How to Screw Up a Blog PostHey, it’s a jungle out there. There’s a blog for everything. Food photography, travel blogs, political rant pages, corporate musings, fan page free-for-alls . . . you name it. With all that competition, who wants to stand out and create an engaging, creative blog that actually adds value to the Internet? Not you. Quality work and responsibility to readers are just too much darn effort. You and I, we much prefer to float comfortably in the recesses of Internet no man’s land. We’re not attention seekers—we’re far too lazy for that. Afraid your blog might actually do well? Follow these simple blogging tips to make sure your blog is a complete and utter dud—in fact, its boo-boos won’t even go viral. It’ll even fail at failing.

1. Don’t proofread.

Typos, punctuation errors, and painful spelling mistakes are the quickest, easiest way to give your blog a death sentence (ooh, the puns). After all, a clean, error-free post might actually make you look credible, and you don’t want that.

2. Remove all comprehensible train of thought.

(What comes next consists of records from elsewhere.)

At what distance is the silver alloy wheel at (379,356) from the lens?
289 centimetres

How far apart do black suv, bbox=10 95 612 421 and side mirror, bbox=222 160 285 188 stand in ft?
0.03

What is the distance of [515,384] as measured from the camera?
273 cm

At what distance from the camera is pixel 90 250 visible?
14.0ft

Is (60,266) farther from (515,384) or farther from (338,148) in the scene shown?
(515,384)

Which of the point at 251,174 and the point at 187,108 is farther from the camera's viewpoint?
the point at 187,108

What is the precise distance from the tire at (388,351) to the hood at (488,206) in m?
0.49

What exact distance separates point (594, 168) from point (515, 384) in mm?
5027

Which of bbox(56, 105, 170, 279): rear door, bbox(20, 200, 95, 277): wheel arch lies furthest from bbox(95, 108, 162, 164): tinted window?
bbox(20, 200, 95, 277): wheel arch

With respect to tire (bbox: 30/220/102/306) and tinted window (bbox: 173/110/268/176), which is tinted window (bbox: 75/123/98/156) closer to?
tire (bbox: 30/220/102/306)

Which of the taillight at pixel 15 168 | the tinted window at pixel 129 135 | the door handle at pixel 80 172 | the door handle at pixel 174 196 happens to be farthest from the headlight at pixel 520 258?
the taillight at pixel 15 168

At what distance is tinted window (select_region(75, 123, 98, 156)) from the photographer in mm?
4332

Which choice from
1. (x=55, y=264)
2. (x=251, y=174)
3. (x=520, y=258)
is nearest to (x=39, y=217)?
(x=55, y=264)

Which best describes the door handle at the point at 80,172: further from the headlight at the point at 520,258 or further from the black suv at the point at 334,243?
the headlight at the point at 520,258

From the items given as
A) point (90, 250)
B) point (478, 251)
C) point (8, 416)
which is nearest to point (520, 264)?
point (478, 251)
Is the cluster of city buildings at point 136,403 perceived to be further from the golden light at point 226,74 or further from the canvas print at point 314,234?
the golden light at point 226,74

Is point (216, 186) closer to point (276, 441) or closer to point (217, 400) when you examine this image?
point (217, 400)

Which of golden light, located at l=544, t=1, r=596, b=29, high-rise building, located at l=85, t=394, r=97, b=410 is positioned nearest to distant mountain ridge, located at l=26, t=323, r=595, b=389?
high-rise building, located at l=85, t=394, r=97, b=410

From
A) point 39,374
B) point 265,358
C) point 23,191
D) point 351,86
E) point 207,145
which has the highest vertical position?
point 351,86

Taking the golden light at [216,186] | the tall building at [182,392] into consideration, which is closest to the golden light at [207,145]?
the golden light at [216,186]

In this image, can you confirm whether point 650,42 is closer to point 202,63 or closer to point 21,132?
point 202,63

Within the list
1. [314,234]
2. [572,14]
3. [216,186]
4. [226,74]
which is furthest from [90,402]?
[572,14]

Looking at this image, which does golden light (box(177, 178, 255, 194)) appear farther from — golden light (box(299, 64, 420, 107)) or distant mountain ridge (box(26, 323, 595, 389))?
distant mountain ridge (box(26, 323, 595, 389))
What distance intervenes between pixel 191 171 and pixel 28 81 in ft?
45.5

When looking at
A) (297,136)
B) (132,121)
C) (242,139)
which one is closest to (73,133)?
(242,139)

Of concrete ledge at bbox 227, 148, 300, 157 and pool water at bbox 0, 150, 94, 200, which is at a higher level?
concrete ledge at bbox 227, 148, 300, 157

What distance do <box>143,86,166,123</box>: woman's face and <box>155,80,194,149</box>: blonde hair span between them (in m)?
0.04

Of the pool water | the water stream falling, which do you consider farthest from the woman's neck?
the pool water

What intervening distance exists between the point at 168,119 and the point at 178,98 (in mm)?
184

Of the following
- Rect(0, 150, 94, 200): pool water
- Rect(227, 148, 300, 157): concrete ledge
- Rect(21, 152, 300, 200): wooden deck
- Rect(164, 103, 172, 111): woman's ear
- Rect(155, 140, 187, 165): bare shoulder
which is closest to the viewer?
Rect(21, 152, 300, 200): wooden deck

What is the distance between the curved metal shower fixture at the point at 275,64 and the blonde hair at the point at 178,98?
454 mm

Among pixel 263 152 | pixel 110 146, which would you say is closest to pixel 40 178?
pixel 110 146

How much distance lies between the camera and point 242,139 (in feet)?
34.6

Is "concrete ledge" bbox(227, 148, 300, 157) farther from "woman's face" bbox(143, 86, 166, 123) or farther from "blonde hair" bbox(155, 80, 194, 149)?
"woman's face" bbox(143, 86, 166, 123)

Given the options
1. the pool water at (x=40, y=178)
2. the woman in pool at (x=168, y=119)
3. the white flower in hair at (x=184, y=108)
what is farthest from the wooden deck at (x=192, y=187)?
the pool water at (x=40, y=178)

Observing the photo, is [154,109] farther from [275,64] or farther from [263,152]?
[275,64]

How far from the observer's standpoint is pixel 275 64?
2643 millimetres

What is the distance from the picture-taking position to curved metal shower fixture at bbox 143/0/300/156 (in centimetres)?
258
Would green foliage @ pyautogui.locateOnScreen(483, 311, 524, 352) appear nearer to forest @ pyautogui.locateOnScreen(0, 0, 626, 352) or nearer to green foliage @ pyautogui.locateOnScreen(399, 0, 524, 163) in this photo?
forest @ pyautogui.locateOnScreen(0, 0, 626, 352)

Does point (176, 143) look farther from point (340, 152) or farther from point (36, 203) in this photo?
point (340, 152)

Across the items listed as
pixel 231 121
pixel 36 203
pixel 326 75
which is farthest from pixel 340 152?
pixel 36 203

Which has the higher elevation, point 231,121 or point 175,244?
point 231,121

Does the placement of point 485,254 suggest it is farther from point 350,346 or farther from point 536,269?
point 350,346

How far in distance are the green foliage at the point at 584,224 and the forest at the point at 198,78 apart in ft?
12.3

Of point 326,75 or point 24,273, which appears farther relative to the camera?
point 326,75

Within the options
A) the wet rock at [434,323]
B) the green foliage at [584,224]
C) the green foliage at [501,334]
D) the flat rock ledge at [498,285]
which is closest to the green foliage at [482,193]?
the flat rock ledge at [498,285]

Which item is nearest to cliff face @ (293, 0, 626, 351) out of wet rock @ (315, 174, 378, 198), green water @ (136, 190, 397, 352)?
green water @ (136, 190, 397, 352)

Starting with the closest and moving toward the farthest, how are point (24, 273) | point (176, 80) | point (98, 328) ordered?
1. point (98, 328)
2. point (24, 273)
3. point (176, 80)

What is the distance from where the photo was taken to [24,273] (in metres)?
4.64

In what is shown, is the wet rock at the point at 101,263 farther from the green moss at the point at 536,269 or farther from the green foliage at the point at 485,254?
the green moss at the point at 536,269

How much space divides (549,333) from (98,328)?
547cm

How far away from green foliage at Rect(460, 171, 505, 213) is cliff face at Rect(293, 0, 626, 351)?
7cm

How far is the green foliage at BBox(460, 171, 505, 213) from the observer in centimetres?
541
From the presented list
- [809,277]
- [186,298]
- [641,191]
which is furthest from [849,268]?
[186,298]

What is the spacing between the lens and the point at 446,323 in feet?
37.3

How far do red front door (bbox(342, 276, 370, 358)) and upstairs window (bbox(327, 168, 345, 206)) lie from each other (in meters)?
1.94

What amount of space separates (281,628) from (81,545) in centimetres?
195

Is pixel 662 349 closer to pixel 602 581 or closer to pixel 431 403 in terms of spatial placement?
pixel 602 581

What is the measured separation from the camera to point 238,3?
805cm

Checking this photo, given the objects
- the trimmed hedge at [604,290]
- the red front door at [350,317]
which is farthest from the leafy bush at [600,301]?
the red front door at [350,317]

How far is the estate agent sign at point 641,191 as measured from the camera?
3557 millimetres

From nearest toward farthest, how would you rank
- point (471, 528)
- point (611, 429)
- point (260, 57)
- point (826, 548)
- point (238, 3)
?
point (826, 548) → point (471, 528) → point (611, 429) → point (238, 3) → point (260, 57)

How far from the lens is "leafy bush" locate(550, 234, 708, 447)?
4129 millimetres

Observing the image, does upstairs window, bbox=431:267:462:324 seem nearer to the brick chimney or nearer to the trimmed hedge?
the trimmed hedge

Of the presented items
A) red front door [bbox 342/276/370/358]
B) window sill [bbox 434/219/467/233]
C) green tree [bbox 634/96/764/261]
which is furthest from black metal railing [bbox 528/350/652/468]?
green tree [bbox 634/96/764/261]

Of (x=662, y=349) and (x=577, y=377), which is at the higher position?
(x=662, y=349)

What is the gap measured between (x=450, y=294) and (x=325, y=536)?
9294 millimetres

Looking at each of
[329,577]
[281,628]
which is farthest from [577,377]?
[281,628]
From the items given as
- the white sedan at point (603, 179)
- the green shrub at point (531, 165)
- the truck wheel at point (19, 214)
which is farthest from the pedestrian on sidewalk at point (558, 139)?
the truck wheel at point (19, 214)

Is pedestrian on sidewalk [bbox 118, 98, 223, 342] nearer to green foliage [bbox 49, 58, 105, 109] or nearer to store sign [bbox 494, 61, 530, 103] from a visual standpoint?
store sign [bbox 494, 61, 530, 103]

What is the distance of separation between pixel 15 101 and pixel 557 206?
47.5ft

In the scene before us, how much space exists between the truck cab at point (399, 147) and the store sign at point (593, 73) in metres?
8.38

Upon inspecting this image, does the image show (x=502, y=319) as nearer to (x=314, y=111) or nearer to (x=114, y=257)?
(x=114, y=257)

You know what happens when your writing is easy to read and has a logical flow, don’t you? People might *gasp* keep reading it. All structure, consistency of tone, and clear thought processes must be removed from your writing. Immediately.

3. Post irregularly, if at all.

It’s bad enough that you have to be bombarded by all those bloggers constantly updating their sites with structured, consistent schedules. Who do they think they are, anyway? You certainly don’t want to add to the success mess, and you really need to take care of those annoying Internet prowlers who have decided that your blog is interesting, or they’ll stick around no matter what. How can you rid yourself of such pests? Well, stop posting, of course! Or, if you must, post at random with long stretches of silence in between. Once you’re off your readers’ radar and have established that you can’t be relied on, they’ll swipe on to terrorize the next site with their incessant subscriptions, comments, and shares.

4. Steal whenever possible.

Isn’t Internet rage a joy? Of course it is. And what’s the fastest way to stir up the anger pot? Why, stealing intellectual or creative property, of course! Hijack ideas, writing styles, photos, or other created media, and don’t credit any of the original sources. Be prepared for the initial wave of attention your blog will receive (what horror!) when people start to realize you’re stealing their material, but worry not—it’s all negative, and it won’t last. Once your integrity is destroyed, no one will subscribe to you. You might even be so lucky as to receive a cease-and-desist order.

5. Plaster blank space with gaudy advertisements.

Maybe you’re a literary genius. Despite all your best efforts, you just can’t turn off the wordsmith charm, and people keep flocking back to your blog. Lucky for you, there’s a fail-safe to divert readers from even the best content: gratuitous advertising. Banner ads, pop-ups, and sidebar post-its will send potential subscribers—even the ones who really want to stay—away from your blog with grimaces on their faces and carpal tunnel in their primary click fingers. Did you know the speed at which a user runs from your page is directly proportional to the degree to which ads are unrelated to your blog’s topic?

6. Fill up on keywords.

Google keeps getting smarter and faster when it comes to finding more ways to send people to your page. How rude! Lucky for you, there are always new ways to convince the Google bots that your page isn’t worth visiting. Some of the latest? Saturating your content, tags, and anchors with keywords, of course! Once your text is so agonizingly full of keywords that it’s nigh unreadable, and your primary keyword is in every tag, even when it doesn’t make sense for it to be, Google will obligingly penalize your blog so that it appears too far down in search results ever to be noticed.

7. Ignore your readers.

Ugh, are people leaving comments, tagging you in things, asking questions, and suggesting content for future posts? Give them the silent treatment. Readers stick around when they feel like they receive a personalized, relevant, engaging experience, which of course you don’t want. By no means should you ever reply to readers when they make an effort to communicate with you. That would just make them feel too validated and like they actually gained something from your blog. Yuck.

In summary . . .

Be a bore. Be inconsistent. Over-advertise. Refuse to communicate. Publish your typos. Steal. Confuse. Distract. Disappear. Such are the magic tools by which you can keep your blog safe from Internet success. Now who wants to hang out on MySpace?